A noncompete clause (NCC), on the other hand, is a contract that legally prevents you from competing with your employer should you ever decide to leave the company. Essentially, for a set period of time or in a particularly geographic area, you are agreeing not to work at a competing company or, arguably, in the industry at all. Companies, as a way to protect their competitive edge, always try to make their NCC as broad as possible, but if they want any hope of being able to enforce it, they usually keep it to one year and within the geographic limitations of their client base.
2. Can an NCC or NDA Be Enforced?
For either document, in most cases, the answer is yes. Some states, like California or Montana, have decided that NCCs are unenforceable, but most do not have such a stance. So, the question of whether or not the NCC or NDA can be enforced really depends on what choice of law applies. For example, if you have an offer from Google (headquartered in California), but spend most or all of your working hours in the NYC office, it’s likely that a court would decide to go by New York law.
Aside from choice of law, the circumstances of the offer can also be an indicator of whether or not it can be enforced. Anything that a judge would deem unreasonable makes the NCC or NDA more likely to be unenforceable. For example, if a company doesn’t take any basic steps to mark information as confidential, this weakens its case if it tries to take you to court over an NDA. Or, if you are promoted multiple times and eventually end up in a role that isn’t very similar to your first role, your NCC will be trickier to enforce due to a material change in your employment relationship—the company technically needs to have you sign a new NCC each time you’re promoted.
3. Is It Possible to Negotiate the Terms of an NCC or NDA?
It may take some effort, time, and coordination, but it’s definitely worth trying to negotiate an NCC or NDA. Many companies will give all new employees a default NCC or NDA, which actually makes it easier for you to negotiate. For example, if you’re an engineer, it may not make the most sense for your NDA to include a stipulation about client lists. Overall, though, it will be tricky.
Some things you may want to try negotiating in general include limiting the geographic scope, shortening the time span, or getting compensated during the time you’re not permitted to work. As I mentioned before, an NCC is usually good for one year, especially when you consider how quickly technology evolves now. For more specific advice, you can always seek the counsel of a lawyer. It’ll likely cost you $250 to $1,000 an hour and take one or two hours, but considering the costs of being taken to court for breaking an NCC or NDA, it’s well worth it.
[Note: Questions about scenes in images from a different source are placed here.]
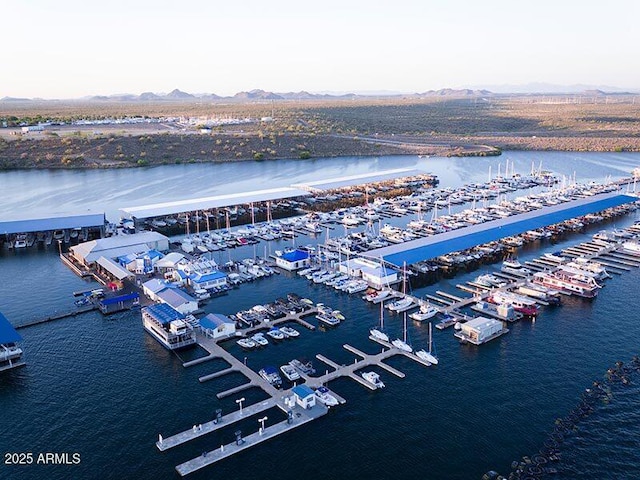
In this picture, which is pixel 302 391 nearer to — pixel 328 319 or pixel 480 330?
pixel 328 319

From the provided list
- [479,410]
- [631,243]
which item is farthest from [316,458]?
[631,243]

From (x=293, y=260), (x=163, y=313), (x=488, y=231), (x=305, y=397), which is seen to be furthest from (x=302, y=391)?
(x=488, y=231)

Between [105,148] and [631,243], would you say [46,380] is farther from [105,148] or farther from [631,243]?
[105,148]

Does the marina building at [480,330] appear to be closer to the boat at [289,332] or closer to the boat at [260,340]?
the boat at [289,332]

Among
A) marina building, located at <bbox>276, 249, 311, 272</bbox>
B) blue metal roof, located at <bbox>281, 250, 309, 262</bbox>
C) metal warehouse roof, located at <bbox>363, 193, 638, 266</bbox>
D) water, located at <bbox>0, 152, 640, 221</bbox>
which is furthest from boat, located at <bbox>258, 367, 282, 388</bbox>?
water, located at <bbox>0, 152, 640, 221</bbox>

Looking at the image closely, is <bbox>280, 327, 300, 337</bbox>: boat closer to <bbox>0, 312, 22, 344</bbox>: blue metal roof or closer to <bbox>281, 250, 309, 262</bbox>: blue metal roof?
<bbox>281, 250, 309, 262</bbox>: blue metal roof

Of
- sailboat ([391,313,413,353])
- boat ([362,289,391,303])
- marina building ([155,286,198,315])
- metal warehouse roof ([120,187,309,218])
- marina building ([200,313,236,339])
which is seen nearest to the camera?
sailboat ([391,313,413,353])
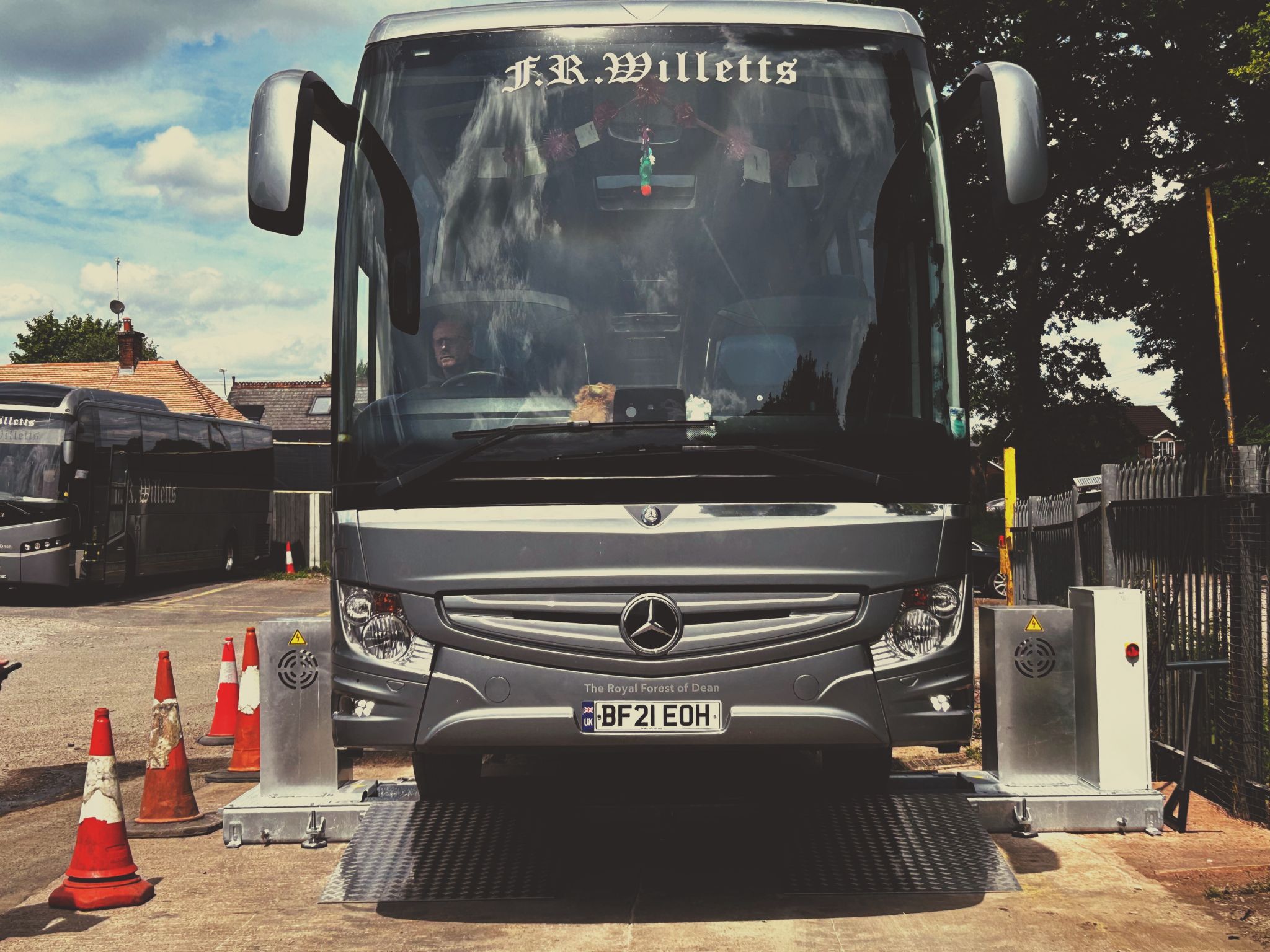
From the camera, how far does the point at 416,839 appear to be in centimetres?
618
4. What Happens if You Break an NCC or NDA?
Breaking an NCC or NDA is a serious matter. Companies won’t just go after you, they’ll go after your new company—and it won’t be cheap. The whole process will happen quickly (companies want to protect their intellectual property), last about a month, and cost all parties (yes, including you) upward of $100K each.
Many companies hiring lateral talent will now ask if potential future employees have NCCs and request to see them. Likewise, some people are now negotiating for their new employers to cover their legal fees if their previous employer decides to take them to court or to compensate them while they wait out the clock on their NCC.
NCCs and NDAs are not to be taken lightly. Employers don’t have to disclose NDAs or NCCs with job offers, so you could potentially show up on day one and have one presented to you. To make sure you don’t get surprised, make sure to ask when you’re still reviewing the job offer. While NCCs and NDAs are becoming increasingly common, that doesn’t mean you can just sign them hastily.